Journal: Saturday 16 October 1999
In my experience, the best time to visit Karnak Temple at its least crowded is in the afternoon, when the coaches have taken the weary tour groups away for lunch. By 12.00pm the temple becomes, if not deserted, then a little quieter than in the morning. Unfortunately this is the hottest time of day when the sun is at its highest, so not perfect for photography. In Egypt there always has to be a compromise.
Jenny and I took a taxi from the Sonesta to Karnak just as most of the crowds were leaving and I was loaded down with books, notebooks, cameras and tripod, keen to do some work. Just as we were walking up to the ticket office, me with my student card in hand, I realised to my horror that I’d left one of my cameras in the taxi which by then was speeding down the road back into Luxor. I’ve always wanted to take part in a car chase and this was my big moment. Jumping into the first taxi in the queue, the driver and I hightailed it back to the hotel where my previous taxi had just pulled up. Happily I was reunited with my camera and all was well with the world. Both taxi drivers got a decent tip too.

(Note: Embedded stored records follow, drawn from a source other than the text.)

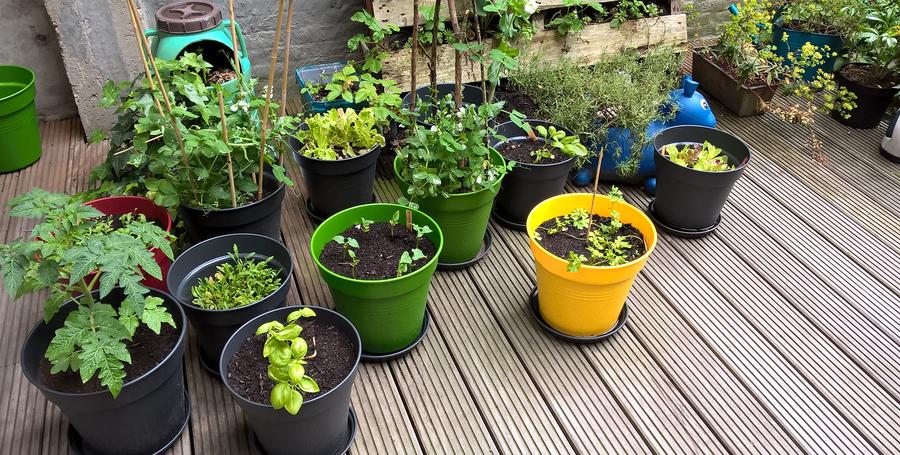 verschillende kruiden en groenten die gekweekt worden in potten op het terras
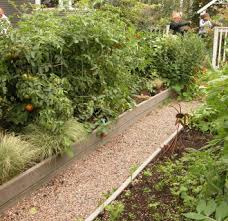 container home vegetable garden ideas 20 appealing container
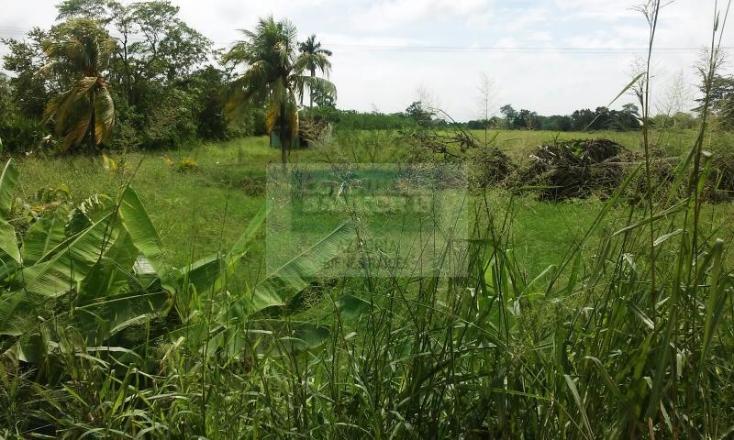 Foto de terreno habitacional en venta en carretera cárdenas - villahermosa , plátano y cacao 2a secc, centro, tabasco, 1618508 No. 03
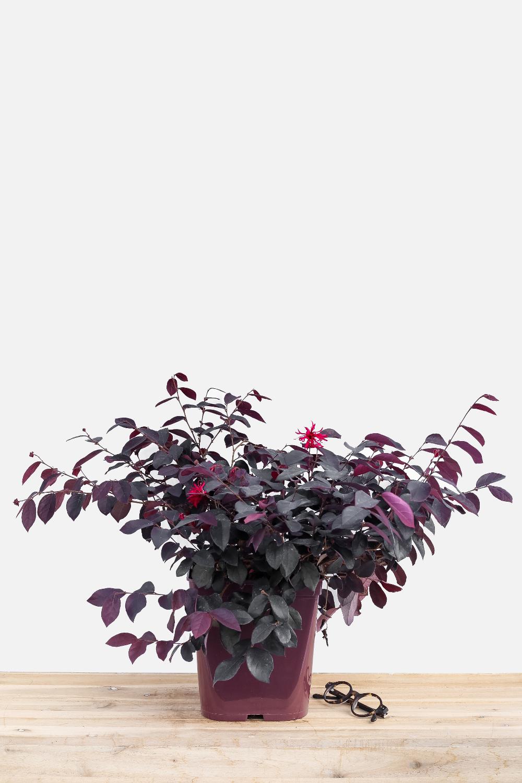 Loropetalum_Ever_Red_pot_de_5_litres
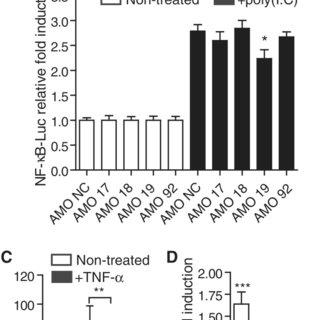 (PDF) A miR-19 regulon that controls NF- B signaling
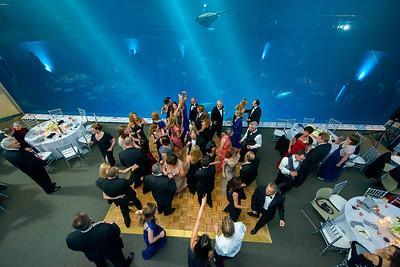 2677_d800_Kirsten_and_Bob_Monterey_Bay_Aquarium_Wedding_Photography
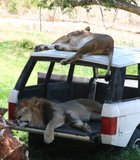 Nap time at the San Diego Wild Animal Park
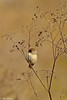Bushtit at Schollenberger 1-2001-2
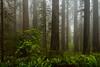 redwoods-damnation ck-4114
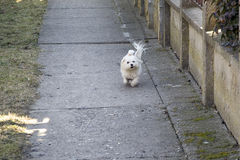 My dog Stock Photography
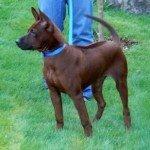 Тайський риджбек: утримання собаки вдома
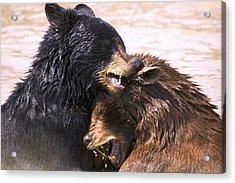 Bears In Water Acrylic Print by Carson Ganci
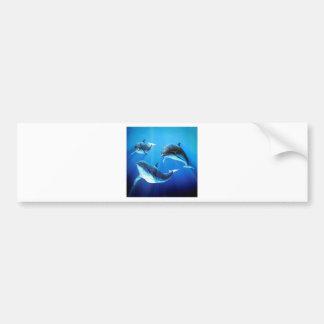 Dolphins Trio Bumper Sticker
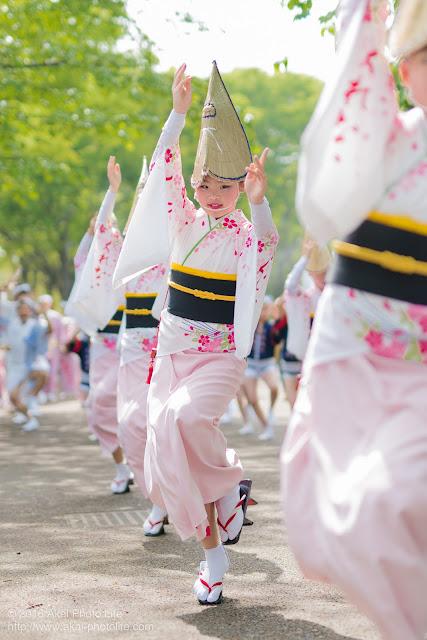 紅連、小金井子供フェスタでの阿波踊り、女踊りの女の子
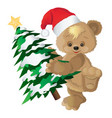 cute bear in a red hat with new years fir-tree vector image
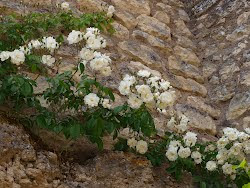 Les roses blanches du rosier Kiftgate
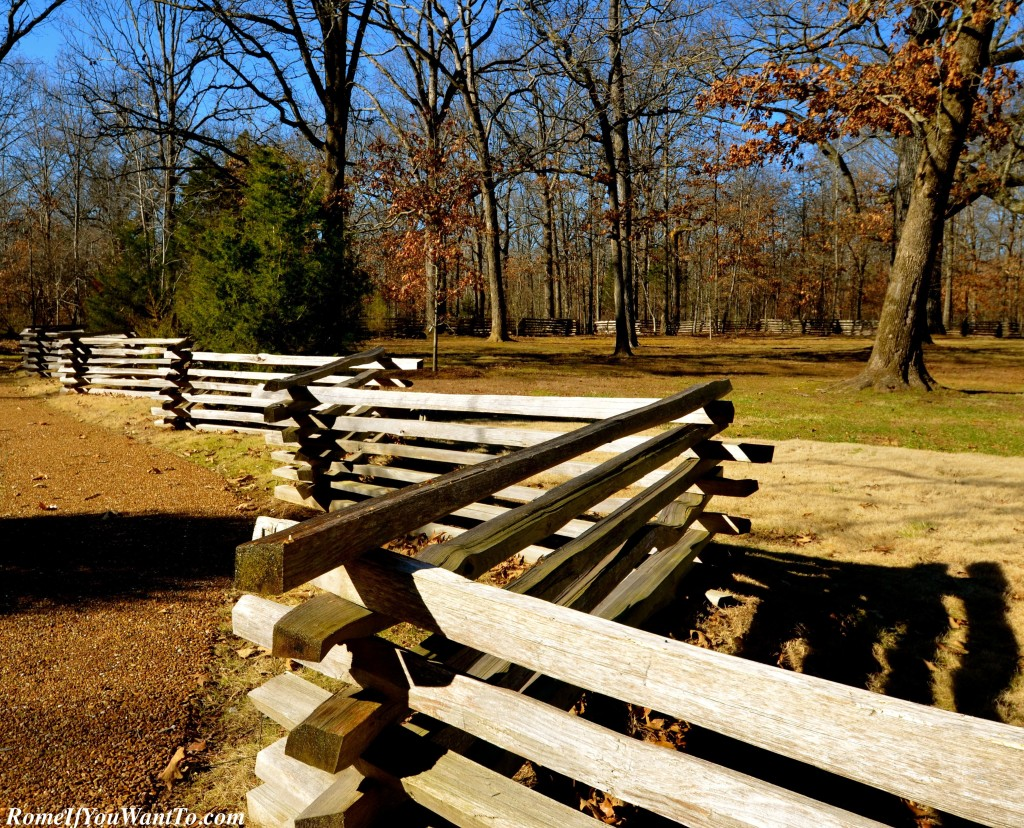 All along the Natchez Trace. My aunt, from Boston, kept remarking how beautiful the fences are.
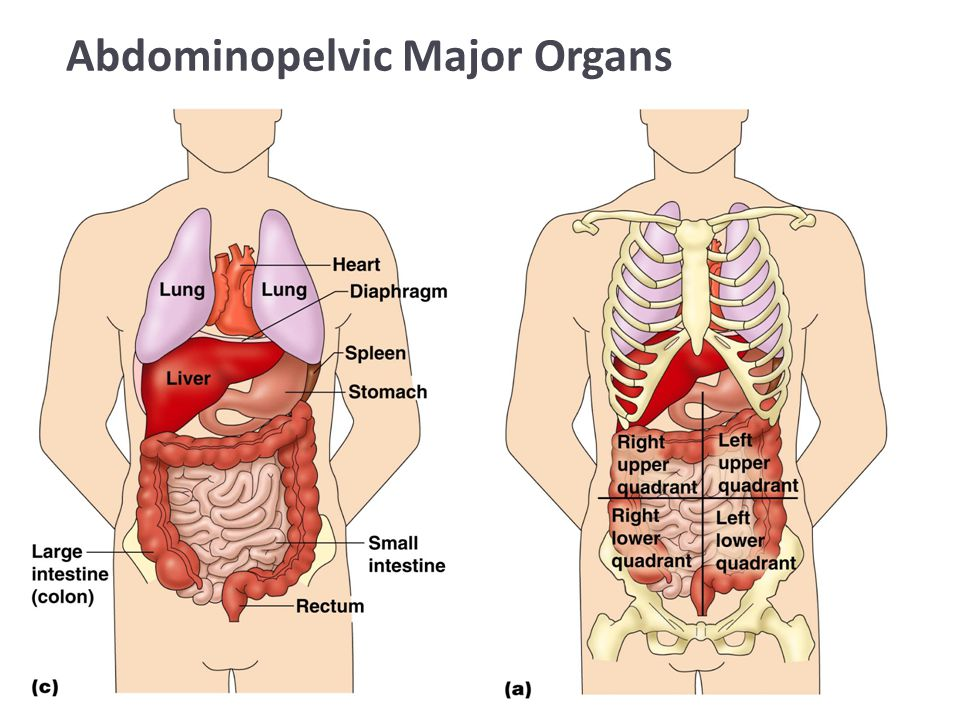 Organ Definition Anatomy 9177183 Follow4morefo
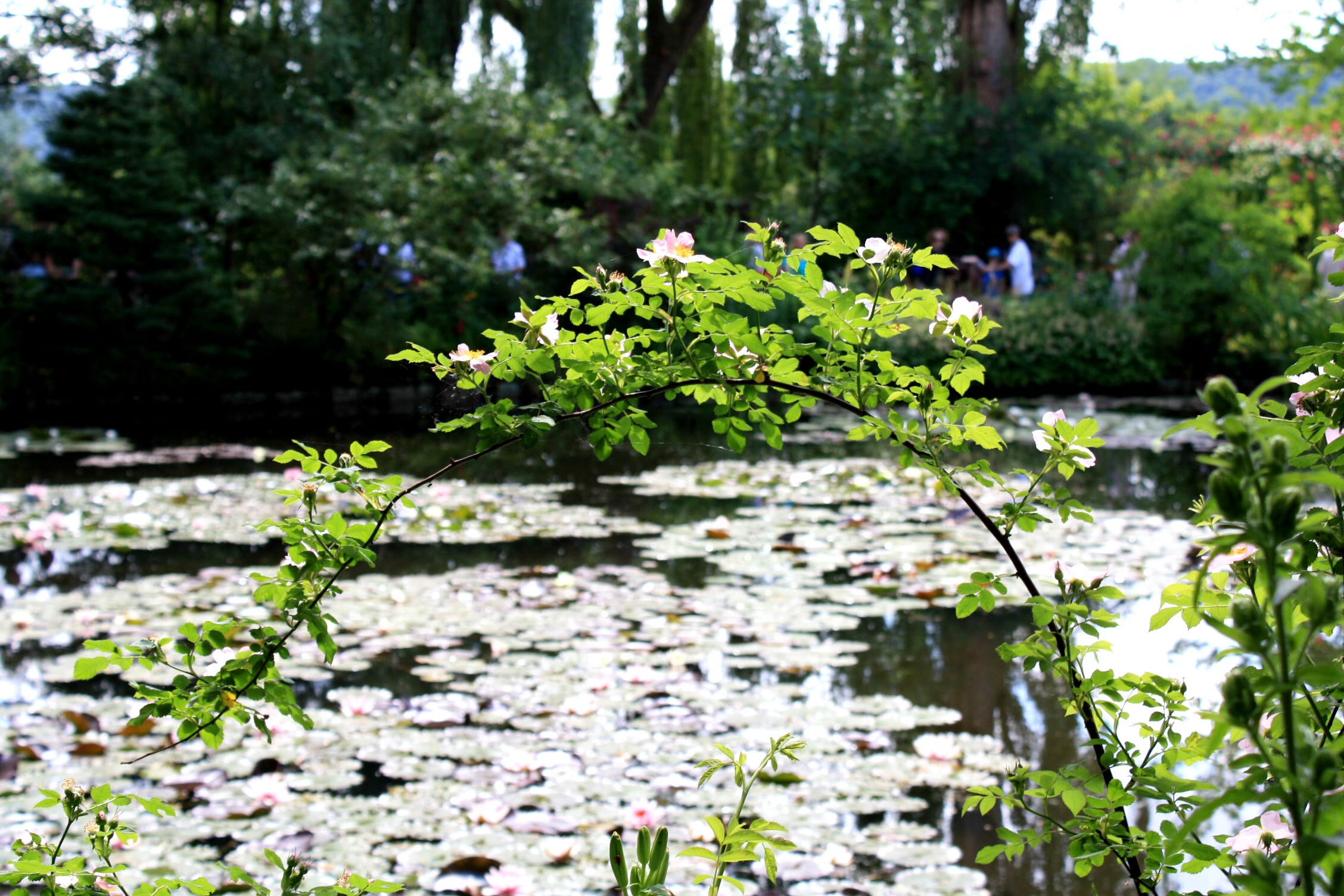 giverny-monet-garden-france-travelgrip- (40)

Back at Karnak again, I got out my list of things I wanted to look at, but first I would seek out Jenny. I found her quickly as she hadn’t even got past the First Court, like everyone who visits Karnak for the first time she was overwhelmed by it all. We decided we would take a quick walk-through so that Jenny could get her bearings and then we would separate, so that I could wander around the Saite shrines on the northern side for an hour or two. But it’s no use planning anything in Egypt and we both ended up spending a long time in the Festival Temple of Tuthmose III, called in ancient times, the ‘Most Splendid of Monuments’. This temple was built as a memorial temple to Tuthmose and his ancestral cult. The pillars inside the hall are said to imitate the ancient tent poles of a pavilion, unique in Egyptian architecture, being fat and sqat, unlike the stately columns of some other temples. There is still a lot of paint on the ceiling and architraves with the names and titles of the King standing out in glorious colour. To the southwest of the pillared hall, one of the chambers once contained a table of kings which listed the names of 62 kings but this is now in the Louvre in Paris, with nothing left to see here. The area to the north of the hall, was used as a church in the Coptic era and there are several ruined statues. Behind the columned hall is a suite of rooms dedicated to Amun and beyond this, a large vestibule is sometimes known as the Zoological Garden, or Botanical Garden, because it contains superb delicate carvings representing plants and animals which Tuthmose is said to have encountered on his Syrian or Palestine campaigns. These are exquisite and every time I go to Karnak I take a few pictures here because the light is always different depending on the time of day.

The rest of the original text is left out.